During my career, I have met many brilliant visual thinkers working in the maintenance departments of meat plants. Some of these people are great designers and invent all kinds of innovative equipment, but they were disillusioned and frustrated at school. Our educational system weeds these people out of the system instead of turning them into world-class scientists.

Autistic savants who can accomplish amazing feats of memory, drawing, calculation, or reproduction of musical compositions usually have almost no social skills. Until recently, many professionals assumed that savants could not be creative. They thought that their brains acted as tape recorders or photocopiers. But close examination of savant drawings and music shows that there can be true creativity, and these skills can be developed. In
Extraordinary People
, Darold A. Treffert cites two cases in which savants' social skills and musical and artistic talents have both improved. These abilities will grow if the person is encouraged and supported in this work by a good teacher. Stephen Wiltshire, the famous autistic savant from England, draws fabulously detailed pictures of buildings and also has great musical ability In his book
An Anthropologist on Mars
, Oliver Sacks describes how Wiltshire's ability to improvise musically has steadily improved and how when he sings all signs of autism disappear, only to reappear when the music stops. Music transforms him and may temporarily open the door to emotion. When he does his detailed beautiful drawings of buildings he acts autistic. Contrary to popular belief, savants do not always have an absolute photographic memory. When Dr. Sacks asked him to make several drawings of his house there were mistakes such as an added chimney or a window in the wrong place. This was partly due to not having enough time to fully study the house. When Stephen makes drawings of imaginary cities he takes bits and pieces of building from his memory and puts them together in new ways. This is the same way I do design work.

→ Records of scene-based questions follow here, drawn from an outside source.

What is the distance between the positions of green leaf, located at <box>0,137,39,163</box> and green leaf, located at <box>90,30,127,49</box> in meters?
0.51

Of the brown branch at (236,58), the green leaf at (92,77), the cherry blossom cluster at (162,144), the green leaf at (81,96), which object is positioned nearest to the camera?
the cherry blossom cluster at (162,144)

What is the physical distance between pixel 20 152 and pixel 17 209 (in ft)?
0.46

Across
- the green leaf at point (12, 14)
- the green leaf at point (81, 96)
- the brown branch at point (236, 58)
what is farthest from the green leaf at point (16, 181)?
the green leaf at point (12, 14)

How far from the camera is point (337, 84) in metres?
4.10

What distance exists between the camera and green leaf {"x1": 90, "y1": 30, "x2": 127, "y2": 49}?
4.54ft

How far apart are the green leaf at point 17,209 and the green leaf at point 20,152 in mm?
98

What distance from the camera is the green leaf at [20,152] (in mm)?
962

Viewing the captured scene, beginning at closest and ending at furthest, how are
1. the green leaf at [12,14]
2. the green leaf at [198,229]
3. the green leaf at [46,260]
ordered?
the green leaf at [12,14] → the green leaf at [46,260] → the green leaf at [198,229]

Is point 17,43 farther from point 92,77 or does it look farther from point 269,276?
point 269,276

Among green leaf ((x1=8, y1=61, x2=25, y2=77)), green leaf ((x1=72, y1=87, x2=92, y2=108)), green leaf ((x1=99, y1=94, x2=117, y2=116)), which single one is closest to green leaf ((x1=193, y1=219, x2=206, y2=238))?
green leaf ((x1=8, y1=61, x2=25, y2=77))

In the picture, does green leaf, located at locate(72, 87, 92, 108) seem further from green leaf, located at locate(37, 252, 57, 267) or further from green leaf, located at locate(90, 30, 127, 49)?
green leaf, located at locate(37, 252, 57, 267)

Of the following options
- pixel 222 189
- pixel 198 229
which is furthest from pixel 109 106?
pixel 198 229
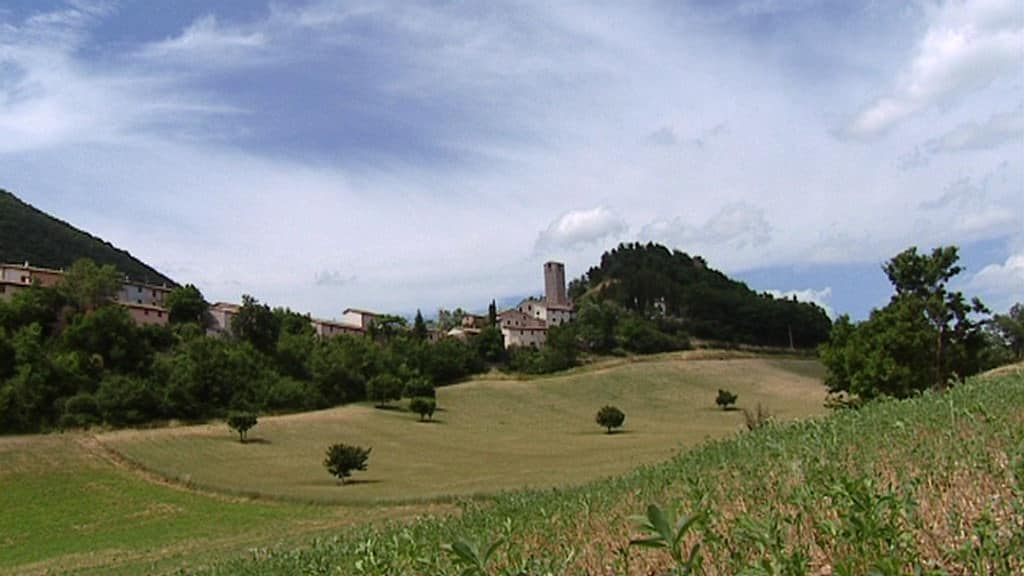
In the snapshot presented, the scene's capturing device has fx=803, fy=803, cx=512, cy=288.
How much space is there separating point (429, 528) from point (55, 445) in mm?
64761

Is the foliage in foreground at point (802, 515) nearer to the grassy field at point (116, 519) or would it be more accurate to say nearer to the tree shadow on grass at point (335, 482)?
the grassy field at point (116, 519)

It's clear that the genetic traits that can cause severe disabilities can also provide the giftedness and genius that has produced some of the world's greatest art and scientific discoveries. There is no black-and-white dividing line between normal and abnormal. I believe there is a reason that disabilities such as autism, severe manic-depression, and schizophrenia remain in our gene pool even though there is much suffering as a result. Researchers speculate that schizophrenia may be the evolutionary price that has to be paid for abilities in language and social interactions. Tim Crow, of the Clinical Research Centre in London, points out that the incidence of schizophrenia is the same in most societies and that it is not decreasing, even though schizophrenics are less likely than others to have children.

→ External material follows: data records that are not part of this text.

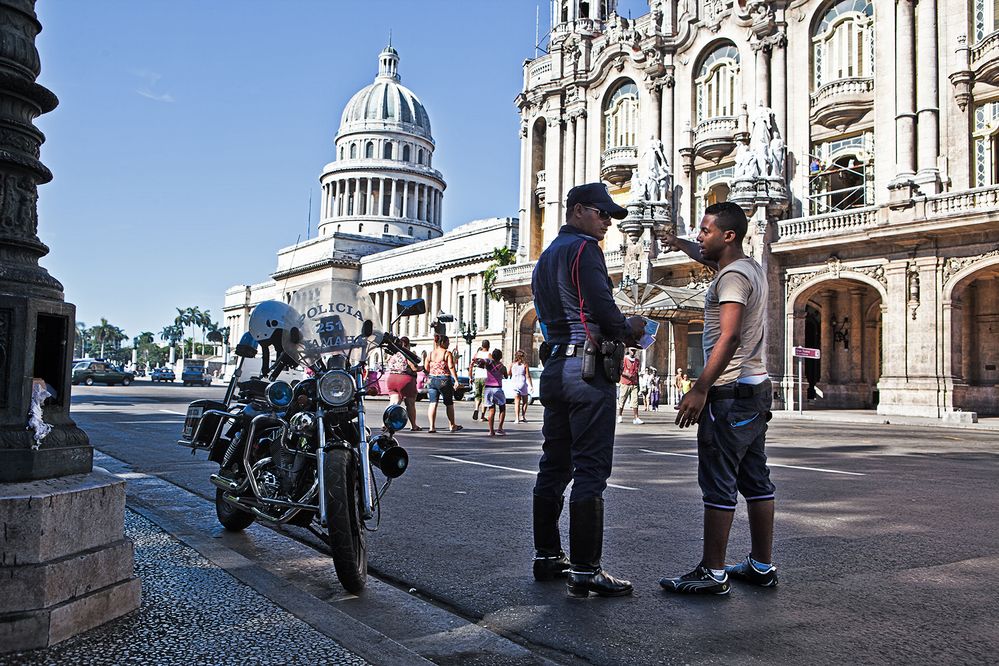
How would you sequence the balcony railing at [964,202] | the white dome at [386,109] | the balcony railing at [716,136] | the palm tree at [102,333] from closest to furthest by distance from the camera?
the balcony railing at [964,202]
the balcony railing at [716,136]
the white dome at [386,109]
the palm tree at [102,333]

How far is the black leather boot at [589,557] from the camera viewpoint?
156 inches

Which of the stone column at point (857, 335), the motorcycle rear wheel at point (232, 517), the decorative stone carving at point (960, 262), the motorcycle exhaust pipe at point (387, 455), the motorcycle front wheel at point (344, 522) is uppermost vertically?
the decorative stone carving at point (960, 262)

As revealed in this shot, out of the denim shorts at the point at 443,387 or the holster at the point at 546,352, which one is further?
the denim shorts at the point at 443,387

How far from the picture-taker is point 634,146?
38.9 meters

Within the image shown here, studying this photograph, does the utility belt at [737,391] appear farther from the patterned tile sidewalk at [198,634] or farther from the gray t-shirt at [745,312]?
the patterned tile sidewalk at [198,634]

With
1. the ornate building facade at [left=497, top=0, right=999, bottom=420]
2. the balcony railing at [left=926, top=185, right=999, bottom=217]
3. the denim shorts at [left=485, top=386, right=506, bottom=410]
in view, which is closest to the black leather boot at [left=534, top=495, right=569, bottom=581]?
the denim shorts at [left=485, top=386, right=506, bottom=410]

The genes that cause schizophrenia may confer advantages in a milder form. This may also be true for manic-depression and autism. In my own case, I believe my contributions to humane slaughtering of cattle and improved treatment of animals have been facilitated by my abnormality. But none of my work would have been possible had I not developed a correlative system of belief.

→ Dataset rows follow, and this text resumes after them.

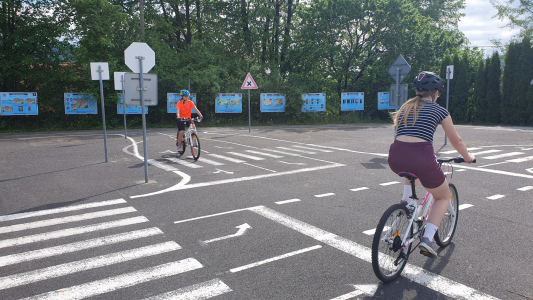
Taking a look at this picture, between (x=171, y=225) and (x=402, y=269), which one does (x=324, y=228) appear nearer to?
(x=402, y=269)

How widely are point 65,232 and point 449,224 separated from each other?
190 inches

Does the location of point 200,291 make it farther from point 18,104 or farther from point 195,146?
point 18,104

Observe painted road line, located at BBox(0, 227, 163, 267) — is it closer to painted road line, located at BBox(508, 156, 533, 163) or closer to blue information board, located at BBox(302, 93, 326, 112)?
painted road line, located at BBox(508, 156, 533, 163)

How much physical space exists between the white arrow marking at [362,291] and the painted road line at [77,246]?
2686mm

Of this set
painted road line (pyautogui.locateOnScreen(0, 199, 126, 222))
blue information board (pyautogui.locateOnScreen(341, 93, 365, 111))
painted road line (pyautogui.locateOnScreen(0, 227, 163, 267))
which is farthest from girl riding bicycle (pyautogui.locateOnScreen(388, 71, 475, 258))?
blue information board (pyautogui.locateOnScreen(341, 93, 365, 111))

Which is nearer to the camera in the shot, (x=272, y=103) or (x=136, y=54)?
(x=136, y=54)

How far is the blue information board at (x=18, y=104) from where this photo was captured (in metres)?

Update: Thinking with the Subconscious Mind

The Asperger's Syndrome diagnosis was not used much in the United States when
Thinking in Pictures
was written. One of my biggest concerns today with the Asperger's diagnosis is that students who should be in gifted and talented programs get shunted off into the special education track where they do not belong. I have seen students with IQs of 150 where nothing was being done to develop their intellects and prepare them for careers. Dr. Simon Baron-Cohen at the University of Cambridge in England conducted a study that showed that there were more engineers in the family histories of people with autism. Another study showed that scientists and accountants were overrepresented in autistic family histories. Many famous scientists and musicians such as Carl Sagan and Mozart were probably Asperger's. Famous people on the autism/Asperger spectrum are profiled in books and on Web sites.